Train the whole faculty and administration in mediation and conflict resolution skills. Then train the students, too. Promote an atmosphere that truly values verbal communication rather than threats and assaults as the avenue to resolution.
Establish a dress code. Not a dress code that tells the kids what they must wear, but what they can't wear. No dirty, torn, or ragged clothes. No multi-colored hair. No clothes with writing on them. No outlandish logos. Shirts with collars. Neatly cut hair. No gang or club emblems or styles. No deliberately clashing colors or styles. Critics of dress codes almost invariably claim that it isn't what you wear that counts, but what you are inside. That's simply not so, and our language proves it. The words "costume" and "custom" have the same root and mean what you wear and how you act, respectively. They come together in the word "habit," which means both what you wear and how you behave. Ditto "decorate" and "decorum." How you decorate yourself and how you behave are the same thing. To establish a dress code is explicitly to provide limits on appearance and behavior, limits that provide the necessary boundaries that adolescents and teenagers need to help define what is appropriate. A number of other critics assert that a dress code stifles kids' individuality. To that I say Amen! The last thing that most teenagers need is more confusion about who they are. They need limits, not license.

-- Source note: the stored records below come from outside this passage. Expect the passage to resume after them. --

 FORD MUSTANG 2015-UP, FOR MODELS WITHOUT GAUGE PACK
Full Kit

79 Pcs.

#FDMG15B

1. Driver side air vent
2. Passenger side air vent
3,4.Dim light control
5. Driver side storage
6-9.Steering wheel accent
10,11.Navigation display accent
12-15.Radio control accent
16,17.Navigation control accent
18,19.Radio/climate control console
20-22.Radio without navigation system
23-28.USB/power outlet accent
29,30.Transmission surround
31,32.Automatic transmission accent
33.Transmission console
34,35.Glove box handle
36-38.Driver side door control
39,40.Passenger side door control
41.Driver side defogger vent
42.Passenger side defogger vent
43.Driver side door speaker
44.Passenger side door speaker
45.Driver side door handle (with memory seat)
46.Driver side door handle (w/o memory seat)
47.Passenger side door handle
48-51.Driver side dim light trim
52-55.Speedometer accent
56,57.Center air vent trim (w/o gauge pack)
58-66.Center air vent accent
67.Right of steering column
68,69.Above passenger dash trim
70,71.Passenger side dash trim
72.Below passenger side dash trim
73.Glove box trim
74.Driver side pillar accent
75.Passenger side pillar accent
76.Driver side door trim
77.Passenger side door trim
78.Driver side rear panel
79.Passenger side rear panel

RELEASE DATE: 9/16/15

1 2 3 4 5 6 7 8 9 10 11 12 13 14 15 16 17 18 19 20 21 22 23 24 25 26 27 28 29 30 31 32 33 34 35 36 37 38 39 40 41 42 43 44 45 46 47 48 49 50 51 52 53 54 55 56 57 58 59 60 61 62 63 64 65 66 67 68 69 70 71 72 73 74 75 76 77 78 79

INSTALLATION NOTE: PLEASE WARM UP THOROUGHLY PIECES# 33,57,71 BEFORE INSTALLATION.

Celebrate the kids' work. Put up their art and their good papers everywhere there is empty wall space in classrooms and in halls, and change the displays frequently. Take pictures of kids doing school things - playing in games, acting in plays, explaining things in clubs, eating, standing around talking, dancing, listening to other kids' bands - and display the pictures all over the place, frequently changing these, too.
There are dozens of other small ways to do things right that can transform our schools. Moral transformation will come from within, not from without. All of the money in the world and all of the think-tanks in the ivy leagues can't make it happen until the people who live in the schools, the students and the teachers, want it to happen and efficaciously set about to make it happen. The kids will follow the adults' lead if the adults choose to lead.